• [READING PASSAGE]
Pharmacy groups brief Congress on health, cost benefits of MTM

6/9/2009

WASHINGTON Extending a long campaign to educate federal lawmakers on the value of pharmacy-based patient care services, three pharmacy groups Tuesday briefed members of Congress on the benefits of pharmacist-provided medication therapy management.

Hosting the briefing: the National Association of Chain Drug Stores, the National Community Pharmacists Association and the Iowa Pharmacy Association. The event was moderated by Edith Rosath, SVP pharmacy affairs and chief economist at NACDS, and included participants from the University of Tennessee College of Pharmacy, Mirixa and the University of Iowa. Rep. Dave Loebsack, D-Iowa, also addressed the informational briefing.

The briefing panel discussed patient-care benefits of MTM, the practical impact on providing healthcare to rural and underserved populations, and the cost-saving potential for inclusion within comprehensive healthcare reform legislation.

“As the face of neighborhood healthcare, pharmacists are medication experts, and are uniquely in tune with their patients’ medication needs and requirements,” said NACDS president and CEO Steve Anderson. “Pharmacist-provided medication therapy management enhances the pharmacist-patient relationship, improves communication and dialogue, encourages proper patient adherence to medication regimes, and provides unique and individual healthcare services, especially to those patients who suffer from chronic disease.”

Anderson thanked lawmakers “for listening to the nation’s medication experts at today’s informational briefing,” and cited the benefits of MTM and other pharmacy services. Those innovations, he told members of Congress, “have the ability to transform the healthcare delivery system in America and improve individual health care, encourage a healthier population while also reducing overall costs.”

NCPA EVP and CEO Bruce Roberts also addressed the gathering, admonishing lawmakers that pharmacists “are much more than the purveyors of a commodity. They offer a wide array of services that can maximize the benefits of medications for patients.

“That’s why we strongly support medication therapy management and believe those efforts can be buttressed through the legislative process,” Roberts added. He praised Rep. Loebsack, in particular, for his efforts to expand MTM services.

“Now more than ever, as we discuss healthcare reform and improving medication adherence, embracing pharmacist-provided MTM is a no-brainer,” Roberts noted.

(Collected data entries)
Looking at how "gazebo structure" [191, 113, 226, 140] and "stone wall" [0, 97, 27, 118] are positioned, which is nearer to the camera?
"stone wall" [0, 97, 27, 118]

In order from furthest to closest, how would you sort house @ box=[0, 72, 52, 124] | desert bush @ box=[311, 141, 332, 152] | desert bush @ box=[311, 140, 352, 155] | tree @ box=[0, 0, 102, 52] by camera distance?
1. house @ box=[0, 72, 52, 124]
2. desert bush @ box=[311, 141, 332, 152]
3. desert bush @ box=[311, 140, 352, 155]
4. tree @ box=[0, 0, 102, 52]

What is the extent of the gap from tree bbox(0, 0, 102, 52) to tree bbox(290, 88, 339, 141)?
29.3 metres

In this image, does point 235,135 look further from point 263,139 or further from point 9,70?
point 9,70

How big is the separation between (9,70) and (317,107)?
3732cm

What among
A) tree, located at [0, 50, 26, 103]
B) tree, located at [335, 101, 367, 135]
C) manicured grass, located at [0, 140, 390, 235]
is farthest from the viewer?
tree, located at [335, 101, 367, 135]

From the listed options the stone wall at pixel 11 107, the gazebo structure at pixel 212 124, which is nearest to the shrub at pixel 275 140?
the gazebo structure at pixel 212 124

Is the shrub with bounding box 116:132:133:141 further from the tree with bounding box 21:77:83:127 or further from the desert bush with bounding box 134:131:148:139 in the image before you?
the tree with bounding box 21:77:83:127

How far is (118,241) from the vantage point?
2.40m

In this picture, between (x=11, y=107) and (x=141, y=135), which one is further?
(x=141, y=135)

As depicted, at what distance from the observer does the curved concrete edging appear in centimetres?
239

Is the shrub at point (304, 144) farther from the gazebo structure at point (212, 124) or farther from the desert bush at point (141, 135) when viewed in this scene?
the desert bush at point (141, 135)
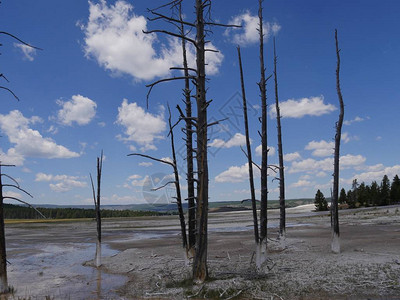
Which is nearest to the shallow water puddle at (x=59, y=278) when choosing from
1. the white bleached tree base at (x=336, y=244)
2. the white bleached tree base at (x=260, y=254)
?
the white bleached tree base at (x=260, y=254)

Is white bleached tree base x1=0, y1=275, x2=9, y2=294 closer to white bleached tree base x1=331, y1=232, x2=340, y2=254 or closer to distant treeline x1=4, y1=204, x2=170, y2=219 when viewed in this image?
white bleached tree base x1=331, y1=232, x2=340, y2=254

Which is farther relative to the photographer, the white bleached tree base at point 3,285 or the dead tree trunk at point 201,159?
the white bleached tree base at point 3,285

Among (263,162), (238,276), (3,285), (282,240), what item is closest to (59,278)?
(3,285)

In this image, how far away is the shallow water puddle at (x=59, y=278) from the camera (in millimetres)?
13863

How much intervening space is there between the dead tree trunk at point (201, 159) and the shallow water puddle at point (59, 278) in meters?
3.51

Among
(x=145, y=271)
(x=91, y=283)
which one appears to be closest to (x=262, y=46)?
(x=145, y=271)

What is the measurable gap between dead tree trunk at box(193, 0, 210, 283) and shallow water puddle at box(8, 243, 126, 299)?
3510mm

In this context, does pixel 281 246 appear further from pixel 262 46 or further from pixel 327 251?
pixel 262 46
* * *
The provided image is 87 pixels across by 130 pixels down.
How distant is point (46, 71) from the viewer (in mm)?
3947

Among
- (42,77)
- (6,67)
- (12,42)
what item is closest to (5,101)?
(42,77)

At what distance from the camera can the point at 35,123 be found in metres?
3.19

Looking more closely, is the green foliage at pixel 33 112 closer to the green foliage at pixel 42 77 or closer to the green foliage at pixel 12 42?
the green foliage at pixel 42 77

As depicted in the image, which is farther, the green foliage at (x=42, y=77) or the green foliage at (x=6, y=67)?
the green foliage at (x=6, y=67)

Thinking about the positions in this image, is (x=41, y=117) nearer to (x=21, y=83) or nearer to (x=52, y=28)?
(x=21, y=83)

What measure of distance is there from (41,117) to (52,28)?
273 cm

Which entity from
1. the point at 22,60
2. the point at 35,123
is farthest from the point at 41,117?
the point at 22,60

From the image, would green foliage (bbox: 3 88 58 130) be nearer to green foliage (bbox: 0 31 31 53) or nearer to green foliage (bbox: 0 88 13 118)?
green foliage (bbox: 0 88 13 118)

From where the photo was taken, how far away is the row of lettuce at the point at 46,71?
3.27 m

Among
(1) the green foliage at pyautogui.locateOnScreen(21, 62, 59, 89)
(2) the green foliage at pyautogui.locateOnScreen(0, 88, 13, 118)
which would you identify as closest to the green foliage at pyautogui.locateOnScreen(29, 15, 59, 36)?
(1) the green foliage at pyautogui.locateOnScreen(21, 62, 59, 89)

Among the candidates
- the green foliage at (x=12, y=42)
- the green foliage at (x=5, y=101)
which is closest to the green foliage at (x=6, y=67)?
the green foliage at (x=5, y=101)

• [REQUIRED WORK]
[a] Please list the three organizations that hosted the briefing described in the article on the MTM congressional briefing.
[b] In the article on the MTM congressional briefing, who moderated the event?

• [SOLUTIONS TO THE TASKS]
[a]
- National Association of Chain Drug Stores
- National Community Pharmacists Association
- Iowa Pharmacy Association

[b] Edith Rosath, SVP pharmacy affairs and chief economist at NACDS, moderated the event.